• Task to carry out
Print all of the following entries word for word, with no changes.

Spatial reasoning entries
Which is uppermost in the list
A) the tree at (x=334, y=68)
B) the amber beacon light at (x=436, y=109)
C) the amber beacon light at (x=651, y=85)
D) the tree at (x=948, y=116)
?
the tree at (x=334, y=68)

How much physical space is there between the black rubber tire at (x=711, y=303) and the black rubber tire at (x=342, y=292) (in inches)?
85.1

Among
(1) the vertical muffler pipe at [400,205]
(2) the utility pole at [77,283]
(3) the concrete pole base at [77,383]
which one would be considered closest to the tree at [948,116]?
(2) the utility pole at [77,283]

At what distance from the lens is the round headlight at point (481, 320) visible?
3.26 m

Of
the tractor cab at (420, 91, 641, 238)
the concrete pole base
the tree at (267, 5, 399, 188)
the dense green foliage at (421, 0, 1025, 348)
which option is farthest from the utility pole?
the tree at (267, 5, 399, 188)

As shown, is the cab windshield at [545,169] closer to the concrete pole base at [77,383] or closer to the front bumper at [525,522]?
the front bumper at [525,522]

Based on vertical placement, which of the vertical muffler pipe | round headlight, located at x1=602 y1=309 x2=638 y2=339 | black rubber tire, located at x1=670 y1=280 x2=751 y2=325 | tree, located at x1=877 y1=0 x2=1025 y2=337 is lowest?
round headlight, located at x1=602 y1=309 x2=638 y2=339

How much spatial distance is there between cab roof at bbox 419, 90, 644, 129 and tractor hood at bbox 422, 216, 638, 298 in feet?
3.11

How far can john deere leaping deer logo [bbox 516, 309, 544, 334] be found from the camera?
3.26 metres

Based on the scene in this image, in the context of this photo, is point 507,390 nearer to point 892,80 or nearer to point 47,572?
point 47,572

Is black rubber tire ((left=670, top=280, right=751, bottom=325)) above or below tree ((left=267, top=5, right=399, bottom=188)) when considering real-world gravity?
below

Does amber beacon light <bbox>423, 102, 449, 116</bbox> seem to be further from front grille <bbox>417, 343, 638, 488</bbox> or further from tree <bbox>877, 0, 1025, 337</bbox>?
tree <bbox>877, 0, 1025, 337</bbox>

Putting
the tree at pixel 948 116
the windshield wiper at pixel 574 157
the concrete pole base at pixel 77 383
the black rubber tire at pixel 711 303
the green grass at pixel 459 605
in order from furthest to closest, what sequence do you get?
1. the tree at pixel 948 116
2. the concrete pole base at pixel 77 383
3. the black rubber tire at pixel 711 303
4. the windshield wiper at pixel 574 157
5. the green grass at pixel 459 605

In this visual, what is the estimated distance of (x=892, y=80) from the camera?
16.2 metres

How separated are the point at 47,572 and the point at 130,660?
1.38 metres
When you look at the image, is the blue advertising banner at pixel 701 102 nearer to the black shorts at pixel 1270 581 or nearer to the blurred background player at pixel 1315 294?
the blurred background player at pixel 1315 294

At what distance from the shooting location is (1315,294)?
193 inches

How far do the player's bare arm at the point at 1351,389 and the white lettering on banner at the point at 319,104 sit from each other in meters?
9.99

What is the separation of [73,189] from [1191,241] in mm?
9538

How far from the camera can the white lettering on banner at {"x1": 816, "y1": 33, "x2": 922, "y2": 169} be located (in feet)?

• Answer to the problem
Which is uppermost in the list
A) the tree at (x=334, y=68)
B) the amber beacon light at (x=436, y=109)
C) the amber beacon light at (x=651, y=85)
D) the tree at (x=948, y=116)
?
the tree at (x=334, y=68)

How much physical space is there between the black rubber tire at (x=711, y=303) and the black rubber tire at (x=342, y=292) (in inches)?
85.1

Among
(1) the vertical muffler pipe at [400,205]
(2) the utility pole at [77,283]
(3) the concrete pole base at [77,383]
which one would be considered closest to the tree at [948,116]?
(2) the utility pole at [77,283]

At what distance from the lens is the round headlight at point (481, 320) visible?
3.26 m

Of
the tractor cab at (420, 91, 641, 238)
the concrete pole base
the tree at (267, 5, 399, 188)
the dense green foliage at (421, 0, 1025, 348)
which option is farthest from the utility pole?
the tree at (267, 5, 399, 188)

As shown, is the cab windshield at [545,169] closer to the concrete pole base at [77,383] or closer to the front bumper at [525,522]?
the front bumper at [525,522]

Based on vertical placement, which of the vertical muffler pipe | round headlight, located at x1=602 y1=309 x2=638 y2=339 | black rubber tire, located at x1=670 y1=280 x2=751 y2=325 | tree, located at x1=877 y1=0 x2=1025 y2=337 is lowest?
round headlight, located at x1=602 y1=309 x2=638 y2=339

How much spatial distance is there between cab roof at bbox 419, 90, 644, 129 and tractor hood at bbox 422, 216, 638, 298 in feet?
3.11

How far can john deere leaping deer logo [bbox 516, 309, 544, 334] be found from the camera?
3.26 metres

Based on the scene in this image, in the context of this photo, is point 507,390 nearer to point 892,80 or nearer to point 47,572?
point 47,572

Is black rubber tire ((left=670, top=280, right=751, bottom=325)) above or below tree ((left=267, top=5, right=399, bottom=188)) when considering real-world gravity?
below

Does amber beacon light <bbox>423, 102, 449, 116</bbox> seem to be further from front grille <bbox>417, 343, 638, 488</bbox> or further from tree <bbox>877, 0, 1025, 337</bbox>?
tree <bbox>877, 0, 1025, 337</bbox>

Putting
the tree at pixel 948 116
the windshield wiper at pixel 574 157
the concrete pole base at pixel 77 383
the black rubber tire at pixel 711 303
the green grass at pixel 459 605
in order from furthest to closest, what sequence do you get?
1. the tree at pixel 948 116
2. the concrete pole base at pixel 77 383
3. the black rubber tire at pixel 711 303
4. the windshield wiper at pixel 574 157
5. the green grass at pixel 459 605

In this visual, what is the estimated distance of (x=892, y=80) from the camera?
16.2 metres

How separated are the point at 47,572 and the point at 130,660?
1.38 metres
When you look at the image, is the blue advertising banner at pixel 701 102 nearer to the black shorts at pixel 1270 581 or nearer to the blurred background player at pixel 1315 294?
the blurred background player at pixel 1315 294

At what distance from the shooting location is (1315,294)?
193 inches

How far do the player's bare arm at the point at 1351,389 and the white lettering on banner at the point at 319,104 sit from each other in meters?
9.99

What is the separation of [73,189] from [1191,241] in mm?
9538

How far from the camera can the white lettering on banner at {"x1": 816, "y1": 33, "x2": 922, "y2": 169} be located (in feet)?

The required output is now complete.